● **Dataset excerpts**:

<<<<

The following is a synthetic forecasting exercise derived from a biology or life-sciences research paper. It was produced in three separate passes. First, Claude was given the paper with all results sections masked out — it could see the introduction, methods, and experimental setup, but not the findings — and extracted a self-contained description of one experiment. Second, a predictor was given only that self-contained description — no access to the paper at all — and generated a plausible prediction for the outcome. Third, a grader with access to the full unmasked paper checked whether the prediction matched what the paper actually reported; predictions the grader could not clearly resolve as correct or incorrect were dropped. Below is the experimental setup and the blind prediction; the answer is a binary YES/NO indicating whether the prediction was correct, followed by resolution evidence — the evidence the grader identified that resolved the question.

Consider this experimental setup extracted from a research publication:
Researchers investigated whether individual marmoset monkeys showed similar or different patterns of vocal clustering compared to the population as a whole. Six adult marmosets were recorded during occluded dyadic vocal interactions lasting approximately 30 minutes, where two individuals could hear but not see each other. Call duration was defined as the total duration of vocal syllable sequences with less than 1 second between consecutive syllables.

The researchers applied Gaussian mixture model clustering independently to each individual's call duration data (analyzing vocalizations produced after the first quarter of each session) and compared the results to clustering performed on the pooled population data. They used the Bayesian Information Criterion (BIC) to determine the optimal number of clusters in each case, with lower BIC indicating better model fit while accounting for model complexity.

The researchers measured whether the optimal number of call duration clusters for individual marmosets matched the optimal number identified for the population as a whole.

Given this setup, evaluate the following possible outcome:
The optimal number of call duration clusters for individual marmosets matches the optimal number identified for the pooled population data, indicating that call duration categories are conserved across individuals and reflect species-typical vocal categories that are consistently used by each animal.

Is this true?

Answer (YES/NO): YES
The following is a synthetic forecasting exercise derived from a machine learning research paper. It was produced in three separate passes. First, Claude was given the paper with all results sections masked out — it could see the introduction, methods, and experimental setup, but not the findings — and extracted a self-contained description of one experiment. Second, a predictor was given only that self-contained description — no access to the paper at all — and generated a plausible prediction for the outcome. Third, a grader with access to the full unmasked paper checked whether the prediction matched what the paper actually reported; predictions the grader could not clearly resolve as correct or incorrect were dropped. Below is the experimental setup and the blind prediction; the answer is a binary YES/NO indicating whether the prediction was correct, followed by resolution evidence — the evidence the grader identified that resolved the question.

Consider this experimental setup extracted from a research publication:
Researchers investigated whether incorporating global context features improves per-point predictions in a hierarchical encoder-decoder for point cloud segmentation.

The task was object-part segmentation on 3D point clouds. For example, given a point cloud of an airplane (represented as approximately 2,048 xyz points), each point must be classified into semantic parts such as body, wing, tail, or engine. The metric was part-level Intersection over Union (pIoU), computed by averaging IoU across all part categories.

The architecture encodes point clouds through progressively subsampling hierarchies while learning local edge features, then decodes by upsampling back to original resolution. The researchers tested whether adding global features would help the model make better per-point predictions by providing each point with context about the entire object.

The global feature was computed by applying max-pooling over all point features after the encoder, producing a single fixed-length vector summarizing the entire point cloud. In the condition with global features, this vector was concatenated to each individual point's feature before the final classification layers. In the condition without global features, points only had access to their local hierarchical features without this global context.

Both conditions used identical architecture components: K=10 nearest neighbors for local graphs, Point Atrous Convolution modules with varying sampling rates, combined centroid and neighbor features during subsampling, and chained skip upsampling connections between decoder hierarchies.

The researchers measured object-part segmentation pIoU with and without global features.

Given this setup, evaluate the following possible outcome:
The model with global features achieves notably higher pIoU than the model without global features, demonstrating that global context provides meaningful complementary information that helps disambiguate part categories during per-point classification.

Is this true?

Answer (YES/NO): YES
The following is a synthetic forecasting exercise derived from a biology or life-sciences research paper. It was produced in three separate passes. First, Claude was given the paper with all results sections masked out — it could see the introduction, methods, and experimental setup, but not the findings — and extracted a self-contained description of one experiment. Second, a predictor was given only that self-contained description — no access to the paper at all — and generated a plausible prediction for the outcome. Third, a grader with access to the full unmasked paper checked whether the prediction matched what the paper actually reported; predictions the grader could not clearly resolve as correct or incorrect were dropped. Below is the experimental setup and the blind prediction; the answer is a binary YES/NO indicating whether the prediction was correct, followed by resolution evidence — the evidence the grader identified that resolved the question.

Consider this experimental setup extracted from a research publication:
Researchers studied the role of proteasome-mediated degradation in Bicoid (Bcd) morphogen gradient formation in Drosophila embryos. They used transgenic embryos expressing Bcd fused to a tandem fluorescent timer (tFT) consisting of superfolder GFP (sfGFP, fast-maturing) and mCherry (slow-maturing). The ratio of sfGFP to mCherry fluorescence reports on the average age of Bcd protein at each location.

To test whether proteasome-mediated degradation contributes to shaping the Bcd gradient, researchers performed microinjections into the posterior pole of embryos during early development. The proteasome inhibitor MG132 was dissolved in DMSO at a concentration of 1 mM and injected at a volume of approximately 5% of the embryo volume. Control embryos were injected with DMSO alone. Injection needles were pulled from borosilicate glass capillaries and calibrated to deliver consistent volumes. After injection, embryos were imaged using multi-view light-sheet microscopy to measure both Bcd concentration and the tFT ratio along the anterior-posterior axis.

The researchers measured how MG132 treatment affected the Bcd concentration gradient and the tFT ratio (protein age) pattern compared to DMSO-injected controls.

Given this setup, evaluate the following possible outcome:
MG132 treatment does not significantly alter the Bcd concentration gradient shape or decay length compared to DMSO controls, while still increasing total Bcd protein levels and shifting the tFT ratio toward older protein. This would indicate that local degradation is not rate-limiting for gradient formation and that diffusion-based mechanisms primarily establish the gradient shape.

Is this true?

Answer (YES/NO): NO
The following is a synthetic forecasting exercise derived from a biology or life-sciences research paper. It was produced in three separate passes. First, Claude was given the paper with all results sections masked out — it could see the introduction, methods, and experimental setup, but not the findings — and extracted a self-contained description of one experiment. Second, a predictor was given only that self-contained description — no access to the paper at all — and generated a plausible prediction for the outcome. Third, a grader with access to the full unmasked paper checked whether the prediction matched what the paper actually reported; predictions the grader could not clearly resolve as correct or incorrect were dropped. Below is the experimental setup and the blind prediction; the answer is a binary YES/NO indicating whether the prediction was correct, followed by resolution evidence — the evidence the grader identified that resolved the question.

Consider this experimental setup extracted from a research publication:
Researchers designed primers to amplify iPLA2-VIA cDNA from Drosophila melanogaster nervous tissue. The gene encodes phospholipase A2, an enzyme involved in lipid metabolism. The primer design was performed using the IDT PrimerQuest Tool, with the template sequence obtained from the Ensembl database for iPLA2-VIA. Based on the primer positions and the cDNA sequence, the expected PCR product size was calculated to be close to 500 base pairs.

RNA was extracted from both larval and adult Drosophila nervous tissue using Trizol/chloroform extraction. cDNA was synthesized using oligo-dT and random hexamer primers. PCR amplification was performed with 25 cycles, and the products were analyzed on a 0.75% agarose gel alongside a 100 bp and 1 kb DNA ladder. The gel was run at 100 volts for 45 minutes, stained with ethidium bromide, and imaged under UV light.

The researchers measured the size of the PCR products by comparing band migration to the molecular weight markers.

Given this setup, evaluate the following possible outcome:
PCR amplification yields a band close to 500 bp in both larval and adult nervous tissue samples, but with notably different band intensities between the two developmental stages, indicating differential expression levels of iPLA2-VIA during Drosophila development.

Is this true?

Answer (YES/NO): NO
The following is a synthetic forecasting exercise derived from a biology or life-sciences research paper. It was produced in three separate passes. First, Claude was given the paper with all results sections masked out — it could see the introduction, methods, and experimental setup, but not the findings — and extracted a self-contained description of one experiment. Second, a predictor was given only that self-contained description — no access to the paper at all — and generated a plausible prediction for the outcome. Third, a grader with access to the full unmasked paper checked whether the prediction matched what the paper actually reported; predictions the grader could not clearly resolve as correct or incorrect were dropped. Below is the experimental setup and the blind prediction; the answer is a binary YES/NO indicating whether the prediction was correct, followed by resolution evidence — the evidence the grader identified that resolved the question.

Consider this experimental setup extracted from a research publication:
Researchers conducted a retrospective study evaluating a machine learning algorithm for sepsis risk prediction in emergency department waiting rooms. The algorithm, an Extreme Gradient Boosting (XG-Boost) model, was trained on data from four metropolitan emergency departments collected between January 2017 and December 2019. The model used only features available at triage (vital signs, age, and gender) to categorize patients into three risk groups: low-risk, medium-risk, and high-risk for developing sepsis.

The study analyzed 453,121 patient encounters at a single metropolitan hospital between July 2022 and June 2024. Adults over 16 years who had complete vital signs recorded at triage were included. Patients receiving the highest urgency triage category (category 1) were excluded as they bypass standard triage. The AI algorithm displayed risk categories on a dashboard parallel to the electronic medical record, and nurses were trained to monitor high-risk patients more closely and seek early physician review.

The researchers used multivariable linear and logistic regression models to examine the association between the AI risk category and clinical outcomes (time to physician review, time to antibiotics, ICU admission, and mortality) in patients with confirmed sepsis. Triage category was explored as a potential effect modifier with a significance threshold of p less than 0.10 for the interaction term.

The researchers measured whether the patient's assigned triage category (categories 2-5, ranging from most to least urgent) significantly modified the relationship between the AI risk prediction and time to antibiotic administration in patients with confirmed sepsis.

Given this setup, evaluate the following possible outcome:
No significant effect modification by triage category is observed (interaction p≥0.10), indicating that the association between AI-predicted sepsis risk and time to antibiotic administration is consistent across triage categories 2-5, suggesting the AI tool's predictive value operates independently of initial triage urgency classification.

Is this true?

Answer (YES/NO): NO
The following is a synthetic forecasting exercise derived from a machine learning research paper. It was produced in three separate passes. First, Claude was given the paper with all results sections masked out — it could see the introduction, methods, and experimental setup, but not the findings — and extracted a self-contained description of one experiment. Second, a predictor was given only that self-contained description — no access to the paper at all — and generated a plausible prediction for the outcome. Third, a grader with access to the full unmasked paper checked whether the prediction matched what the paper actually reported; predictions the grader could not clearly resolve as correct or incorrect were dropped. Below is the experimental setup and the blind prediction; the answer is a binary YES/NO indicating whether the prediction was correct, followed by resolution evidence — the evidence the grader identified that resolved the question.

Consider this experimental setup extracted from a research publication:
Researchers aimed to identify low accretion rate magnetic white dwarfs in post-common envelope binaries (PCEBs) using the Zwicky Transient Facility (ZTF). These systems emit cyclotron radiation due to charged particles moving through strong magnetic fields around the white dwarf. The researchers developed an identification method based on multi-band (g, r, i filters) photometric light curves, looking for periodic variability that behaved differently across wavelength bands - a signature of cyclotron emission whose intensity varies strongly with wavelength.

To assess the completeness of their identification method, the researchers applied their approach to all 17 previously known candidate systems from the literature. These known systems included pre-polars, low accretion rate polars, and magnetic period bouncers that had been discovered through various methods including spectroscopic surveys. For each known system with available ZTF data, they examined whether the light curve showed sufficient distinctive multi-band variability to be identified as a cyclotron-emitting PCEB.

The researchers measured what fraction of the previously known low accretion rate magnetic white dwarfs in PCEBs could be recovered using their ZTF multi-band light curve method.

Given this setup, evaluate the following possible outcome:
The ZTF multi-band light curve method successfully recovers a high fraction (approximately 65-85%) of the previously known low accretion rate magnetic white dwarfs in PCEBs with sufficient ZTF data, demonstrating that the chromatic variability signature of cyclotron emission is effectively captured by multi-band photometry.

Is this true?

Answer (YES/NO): NO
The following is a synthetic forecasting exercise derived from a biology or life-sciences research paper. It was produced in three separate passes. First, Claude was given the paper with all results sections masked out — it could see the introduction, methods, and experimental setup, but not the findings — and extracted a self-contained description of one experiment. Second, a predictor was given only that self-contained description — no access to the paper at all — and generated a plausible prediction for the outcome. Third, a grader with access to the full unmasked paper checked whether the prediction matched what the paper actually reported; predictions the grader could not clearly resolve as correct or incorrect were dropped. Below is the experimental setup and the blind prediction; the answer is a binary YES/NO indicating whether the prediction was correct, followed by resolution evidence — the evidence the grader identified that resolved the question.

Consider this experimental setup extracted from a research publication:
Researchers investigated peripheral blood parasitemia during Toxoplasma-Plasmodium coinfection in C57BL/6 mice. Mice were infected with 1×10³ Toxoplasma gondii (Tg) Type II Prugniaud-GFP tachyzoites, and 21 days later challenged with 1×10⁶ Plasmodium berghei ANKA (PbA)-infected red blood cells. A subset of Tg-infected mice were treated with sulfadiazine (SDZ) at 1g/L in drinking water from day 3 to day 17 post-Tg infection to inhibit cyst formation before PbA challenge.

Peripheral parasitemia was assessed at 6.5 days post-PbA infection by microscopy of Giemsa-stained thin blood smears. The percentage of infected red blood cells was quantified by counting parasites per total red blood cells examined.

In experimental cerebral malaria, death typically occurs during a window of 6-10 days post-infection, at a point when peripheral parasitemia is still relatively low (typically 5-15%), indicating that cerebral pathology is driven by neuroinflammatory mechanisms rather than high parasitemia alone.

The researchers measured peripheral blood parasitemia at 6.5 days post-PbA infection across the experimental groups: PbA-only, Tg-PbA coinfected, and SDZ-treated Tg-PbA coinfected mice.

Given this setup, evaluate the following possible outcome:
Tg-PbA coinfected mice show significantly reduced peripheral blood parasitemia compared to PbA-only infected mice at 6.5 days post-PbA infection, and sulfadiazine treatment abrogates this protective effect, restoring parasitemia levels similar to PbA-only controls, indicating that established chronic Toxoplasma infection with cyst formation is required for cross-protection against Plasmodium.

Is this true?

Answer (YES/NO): NO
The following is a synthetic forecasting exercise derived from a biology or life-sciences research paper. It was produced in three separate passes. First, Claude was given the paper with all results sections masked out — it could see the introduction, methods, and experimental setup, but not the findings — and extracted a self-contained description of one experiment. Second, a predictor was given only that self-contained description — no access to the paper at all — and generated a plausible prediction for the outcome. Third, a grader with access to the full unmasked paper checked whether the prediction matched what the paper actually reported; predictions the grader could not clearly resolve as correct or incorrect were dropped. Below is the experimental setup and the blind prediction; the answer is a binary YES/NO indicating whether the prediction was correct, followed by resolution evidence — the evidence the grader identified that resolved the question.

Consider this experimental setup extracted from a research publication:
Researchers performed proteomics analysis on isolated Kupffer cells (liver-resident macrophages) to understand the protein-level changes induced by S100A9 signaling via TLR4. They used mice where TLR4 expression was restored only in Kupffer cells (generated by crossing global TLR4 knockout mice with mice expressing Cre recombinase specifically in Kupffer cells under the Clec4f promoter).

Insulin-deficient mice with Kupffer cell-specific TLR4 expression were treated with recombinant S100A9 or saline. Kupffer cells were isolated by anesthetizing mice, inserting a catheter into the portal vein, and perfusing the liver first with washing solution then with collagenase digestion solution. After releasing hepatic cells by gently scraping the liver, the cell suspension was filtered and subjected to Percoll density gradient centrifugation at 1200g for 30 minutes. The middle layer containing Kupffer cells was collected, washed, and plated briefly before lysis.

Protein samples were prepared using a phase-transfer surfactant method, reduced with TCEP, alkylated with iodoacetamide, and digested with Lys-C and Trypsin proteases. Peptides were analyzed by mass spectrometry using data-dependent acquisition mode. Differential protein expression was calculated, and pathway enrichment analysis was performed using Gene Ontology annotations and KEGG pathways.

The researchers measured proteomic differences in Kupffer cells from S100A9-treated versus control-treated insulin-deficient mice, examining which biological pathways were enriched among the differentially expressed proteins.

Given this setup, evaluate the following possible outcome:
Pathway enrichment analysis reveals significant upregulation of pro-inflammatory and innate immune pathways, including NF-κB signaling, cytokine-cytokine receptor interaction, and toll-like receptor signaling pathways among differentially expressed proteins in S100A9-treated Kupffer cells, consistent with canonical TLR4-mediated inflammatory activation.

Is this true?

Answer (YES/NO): NO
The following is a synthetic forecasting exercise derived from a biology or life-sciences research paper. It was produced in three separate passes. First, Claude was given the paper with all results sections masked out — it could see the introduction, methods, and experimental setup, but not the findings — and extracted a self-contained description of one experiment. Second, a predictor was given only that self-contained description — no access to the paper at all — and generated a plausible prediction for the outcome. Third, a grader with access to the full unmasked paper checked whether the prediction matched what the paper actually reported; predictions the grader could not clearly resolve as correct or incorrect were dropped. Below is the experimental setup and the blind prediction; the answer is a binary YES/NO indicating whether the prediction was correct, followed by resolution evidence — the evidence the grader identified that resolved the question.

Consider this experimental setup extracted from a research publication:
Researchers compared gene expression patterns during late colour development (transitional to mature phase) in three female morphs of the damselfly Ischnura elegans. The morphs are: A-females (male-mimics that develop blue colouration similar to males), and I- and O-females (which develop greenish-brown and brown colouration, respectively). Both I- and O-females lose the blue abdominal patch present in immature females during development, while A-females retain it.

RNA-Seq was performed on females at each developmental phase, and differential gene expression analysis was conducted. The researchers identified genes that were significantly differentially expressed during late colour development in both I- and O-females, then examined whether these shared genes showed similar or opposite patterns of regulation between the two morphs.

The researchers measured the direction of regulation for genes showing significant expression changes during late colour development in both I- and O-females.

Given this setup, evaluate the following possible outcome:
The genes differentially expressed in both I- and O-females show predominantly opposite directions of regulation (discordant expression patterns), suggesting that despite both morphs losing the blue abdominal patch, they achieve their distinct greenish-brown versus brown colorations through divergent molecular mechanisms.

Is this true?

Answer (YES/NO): NO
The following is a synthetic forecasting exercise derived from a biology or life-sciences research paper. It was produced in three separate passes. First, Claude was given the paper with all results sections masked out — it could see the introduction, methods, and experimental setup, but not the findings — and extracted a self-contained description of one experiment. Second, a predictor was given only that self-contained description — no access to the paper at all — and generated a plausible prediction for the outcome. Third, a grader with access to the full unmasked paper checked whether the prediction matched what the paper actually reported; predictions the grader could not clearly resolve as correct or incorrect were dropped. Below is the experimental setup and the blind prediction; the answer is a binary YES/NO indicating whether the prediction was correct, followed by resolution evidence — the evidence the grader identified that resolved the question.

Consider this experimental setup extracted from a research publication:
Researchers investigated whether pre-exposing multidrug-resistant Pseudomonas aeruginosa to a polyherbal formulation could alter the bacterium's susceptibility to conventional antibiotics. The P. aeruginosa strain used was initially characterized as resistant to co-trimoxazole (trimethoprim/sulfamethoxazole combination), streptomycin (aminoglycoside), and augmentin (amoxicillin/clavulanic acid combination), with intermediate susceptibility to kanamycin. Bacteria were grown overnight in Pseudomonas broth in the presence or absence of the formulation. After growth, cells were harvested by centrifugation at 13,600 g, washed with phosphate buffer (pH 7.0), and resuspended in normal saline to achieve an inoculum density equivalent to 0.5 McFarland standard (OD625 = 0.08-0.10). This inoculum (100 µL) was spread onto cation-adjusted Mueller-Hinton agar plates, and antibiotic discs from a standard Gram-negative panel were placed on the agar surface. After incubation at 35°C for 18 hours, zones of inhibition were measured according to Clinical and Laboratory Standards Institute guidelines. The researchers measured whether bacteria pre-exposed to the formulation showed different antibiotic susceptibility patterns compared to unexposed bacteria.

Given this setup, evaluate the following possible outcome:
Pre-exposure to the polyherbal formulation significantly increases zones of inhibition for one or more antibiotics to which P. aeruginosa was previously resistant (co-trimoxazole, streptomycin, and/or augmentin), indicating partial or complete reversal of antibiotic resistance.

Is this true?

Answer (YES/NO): NO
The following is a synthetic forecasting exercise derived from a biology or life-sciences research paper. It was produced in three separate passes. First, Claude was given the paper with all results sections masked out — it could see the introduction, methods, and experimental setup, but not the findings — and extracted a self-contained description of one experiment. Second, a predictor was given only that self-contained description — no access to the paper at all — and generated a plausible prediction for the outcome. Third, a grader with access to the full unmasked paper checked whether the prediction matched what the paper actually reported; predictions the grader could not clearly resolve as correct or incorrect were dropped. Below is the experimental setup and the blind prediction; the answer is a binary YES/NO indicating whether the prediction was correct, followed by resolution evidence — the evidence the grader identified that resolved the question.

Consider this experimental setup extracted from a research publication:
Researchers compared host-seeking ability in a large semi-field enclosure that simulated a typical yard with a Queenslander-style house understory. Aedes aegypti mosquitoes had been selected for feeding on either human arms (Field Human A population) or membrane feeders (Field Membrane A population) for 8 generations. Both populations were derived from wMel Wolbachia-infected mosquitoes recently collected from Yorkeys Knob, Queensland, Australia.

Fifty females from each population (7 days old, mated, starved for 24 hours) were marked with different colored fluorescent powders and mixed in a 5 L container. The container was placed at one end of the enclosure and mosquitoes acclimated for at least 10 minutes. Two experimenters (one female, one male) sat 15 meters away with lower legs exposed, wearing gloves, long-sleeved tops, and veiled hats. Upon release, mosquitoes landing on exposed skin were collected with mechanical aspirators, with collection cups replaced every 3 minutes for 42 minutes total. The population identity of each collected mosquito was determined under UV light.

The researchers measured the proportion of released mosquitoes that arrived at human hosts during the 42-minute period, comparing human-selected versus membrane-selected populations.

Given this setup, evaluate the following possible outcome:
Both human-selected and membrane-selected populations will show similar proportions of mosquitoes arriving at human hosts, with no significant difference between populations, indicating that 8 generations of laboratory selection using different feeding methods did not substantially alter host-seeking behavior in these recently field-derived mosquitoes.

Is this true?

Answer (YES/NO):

>>>>

● **EXERCISE GOAL**: Wherever the string "notably" occurs in the records, copy the line it is in.

● **SOLUTION TO THIS EXERCISE**:
The model with global features achieves notably higher pIoU than the model without global features, demonstrating that global context provides meaningful complementary information that helps disambiguate part categories during per-point classification.
PCR amplification yields a band close to 500 bp in both larval and adult nervous tissue samples, but with notably different band intensities between the two developmental stages, indicating differential expression levels of iPLA2-VIA during Drosophila development.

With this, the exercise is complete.